Un aperçu de la Vie Quotidienne : Andalousie Médiévale

Alhambra jardin espagne
Portique, jardin en Andalousie - été fontaines © Etherled | Dreamstime.com

La société ancienne d’Al-Andalus présentait, et présente aujourd’hui une grande variété de groupes ethniques, se divisant notamment en:

  • Une minorité arabe
  • Des Berbères (groupe majoritaire)
  • Des Juifs dans les centres urbains (Tolède, Séville, Cordoue, Barcelone, Gérone,…)
  • Peuples d’Europe centrale et orientale
  • Des Hispano-Wisigoths.

Les Habitations:

Les maisons, austères et sobres à l’extérieur, peuvent très bien être luxueuses et bien-ornés à l’intérieur. Architecturellement, le tout peut bien être organisé autour d’un patio ; les chambres, les salons et la cuisine s’ouvraient sur cet espace.

Depuis longtemps dans les maisons, la propreté avait un intérêt particulier ; les égouts et l’éclairage public étaient deux exemples extraordinaires d’organisation urbaine aux 9ème et 10ème siècles. Les maisons étaient construites autour d’une cour, centre de la vie de famille.

Elles comportaient des bassins dans lesquels coulait l’eau en permanence pour se diriger vers des fossés, des sortes de canaux d’irrigation. Non seulement les maisons étaient construites de cette manière, mais aussi les palais et villas autour de cette région Sud du territoire d’Andalousie.

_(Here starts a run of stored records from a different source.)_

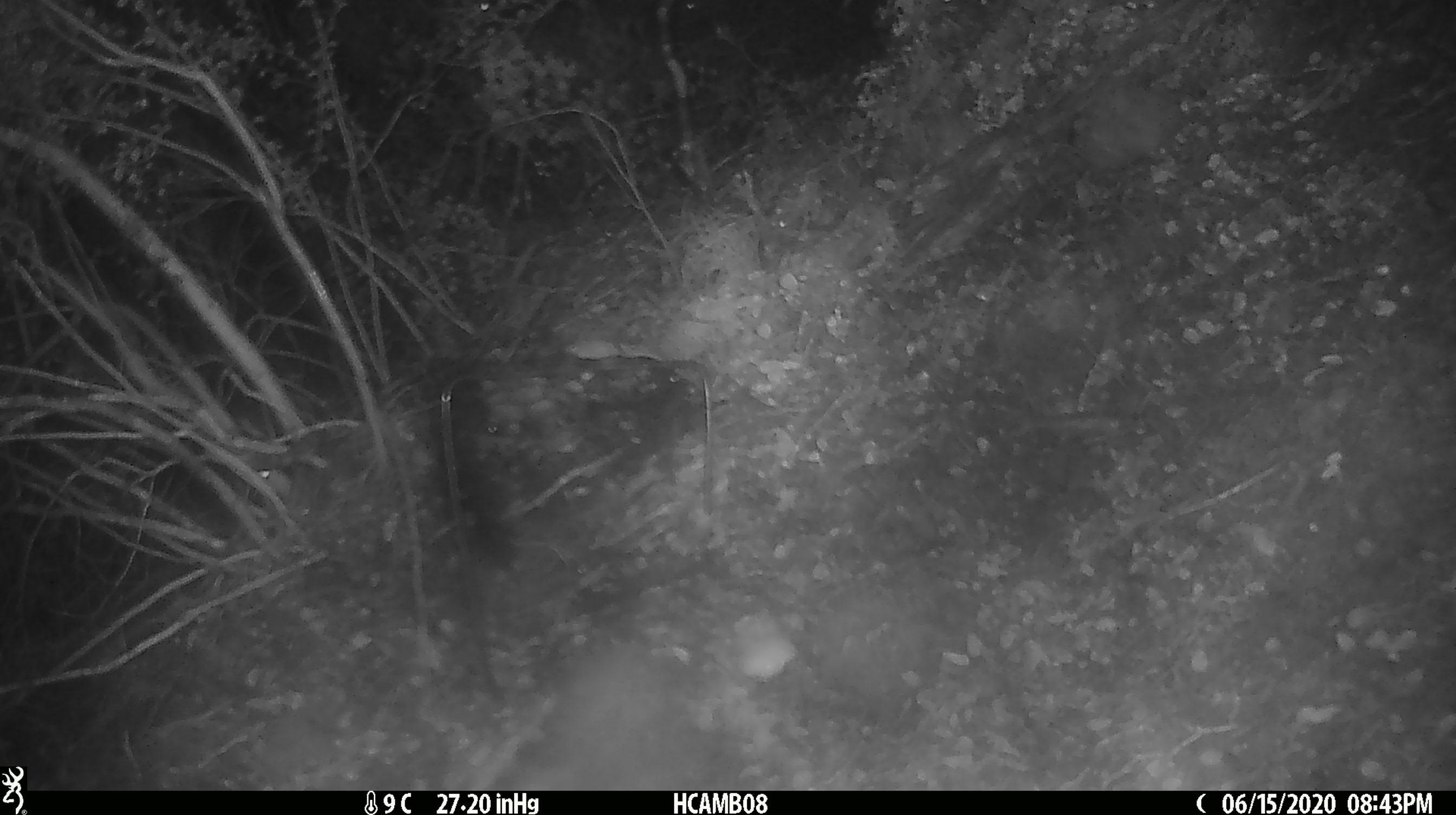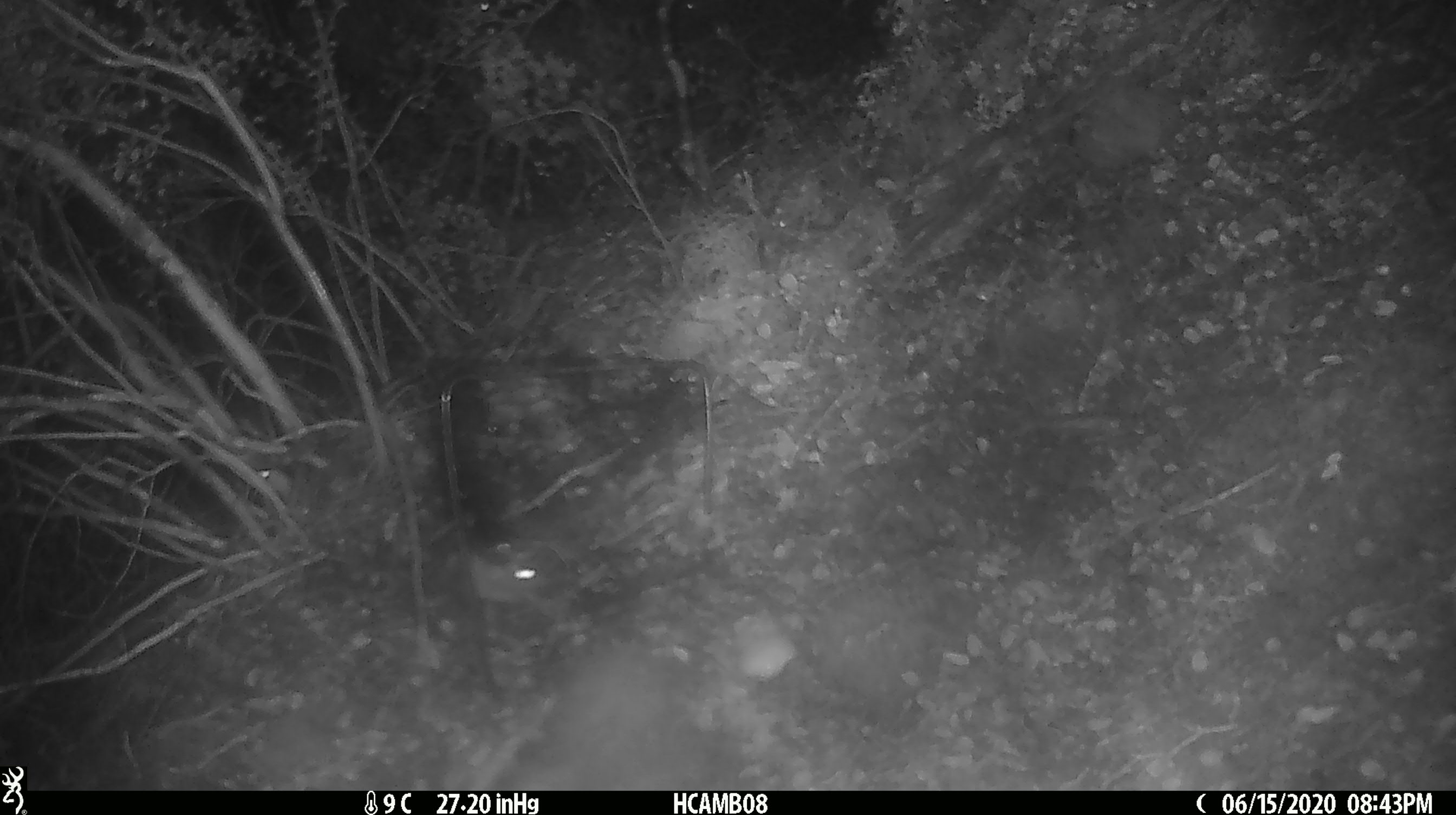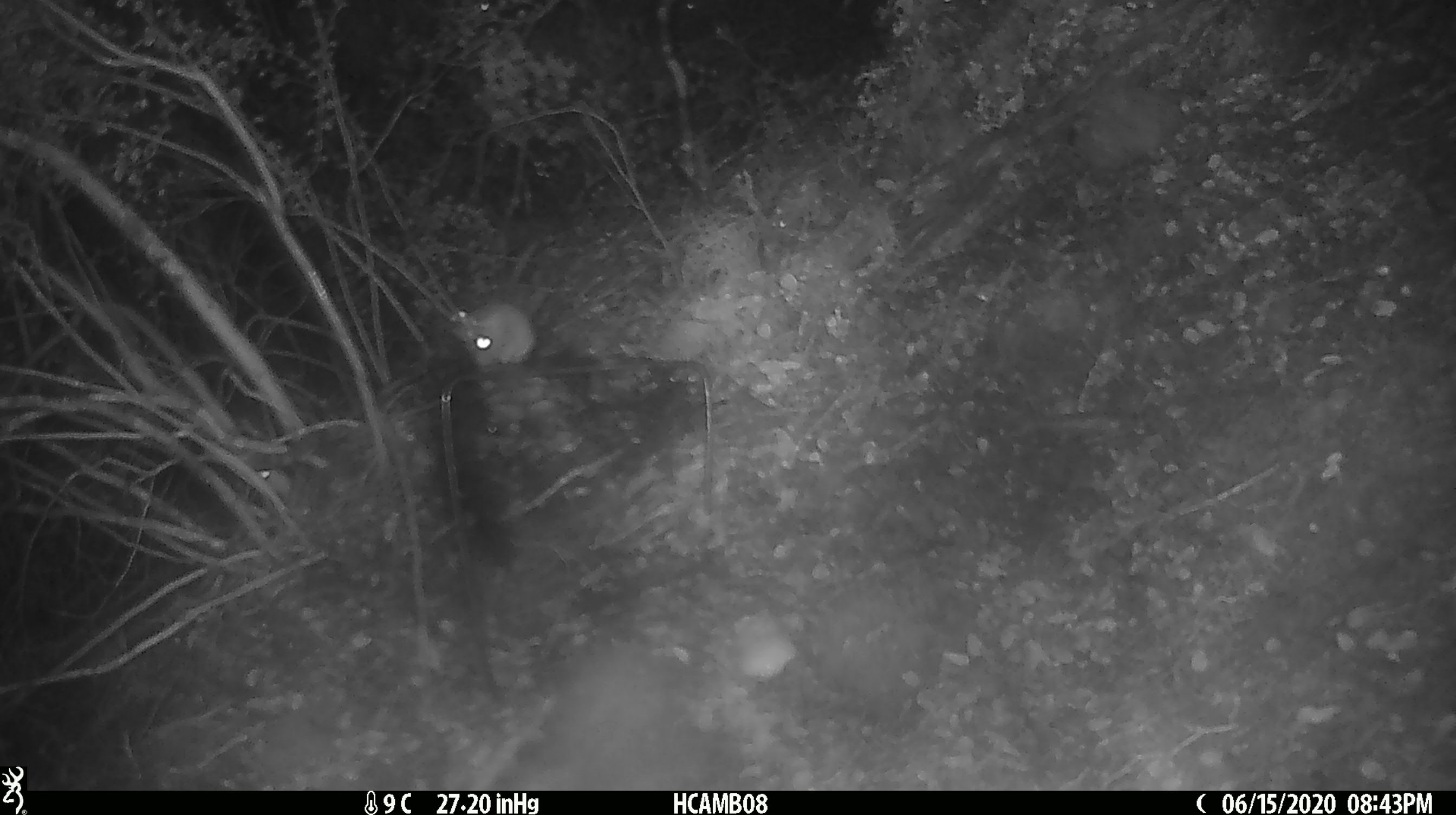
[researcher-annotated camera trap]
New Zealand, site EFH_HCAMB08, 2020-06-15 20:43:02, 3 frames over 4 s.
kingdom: Animalia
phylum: Chordata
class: Mammalia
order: Rodentia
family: Muridae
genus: Mus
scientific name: Mus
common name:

Les salles de bains publiques:

Les bains publics étaient aussi très nombreux. Les clients s’y lavaient, se détendaient et se laissaient masser énergiquement. Là, tous les hommes, Maures, Juifs ou Chrétiens, étaient égaux et traités comme tels.

La religion: 

La religion musulmane s’était répandue pas mal depuis l’occupation Musulmane ayant débuté au 8ème siècle. Cependant, d’importantes régions étaient restées chrétiennes, comme à Tolède par exemple.

Les sémites d’autre part, vivaient dans leurs propres quartiers appelées communes juives. Le climat de tolérance religieuse dura jusqu’à la fin du 9e siècle, puis, la situation a commencé à se détériorer.

L’agriculture

Les musulmans, une fois installés dans la région, avaient amélioré le système d’irrigation et les moulins hydrauliques des Romains déjà présents. De même, ils avaient répandu l’utilisation de la grande roue pour faire monter l’eau des puits. Ils ont également introduit la culture du riz et de la canne à sucre.

Par ailleurs, le système d’irrigation impressionnant perfectionné par les Musulmans est ce qui a conduit vers l’épanouissement de la culture de jardins potagers, pleins de nouveaux légumes tels que l’aubergine, l’artichaut, l’endive, l’asperge ainsi que de nouveaux fruits comme le melon, la grenade, l’abricot ou le pastèque.

L’artisanat:

Des activités artisanales s’étaient développées dans les centres urbains : confection de textiles, fabrication de céramiques, de cuves en bronze et en fer, produits en cuirs et peaux de bêtes, orfèvrerie, armes et bien d’autres créations d’utilité.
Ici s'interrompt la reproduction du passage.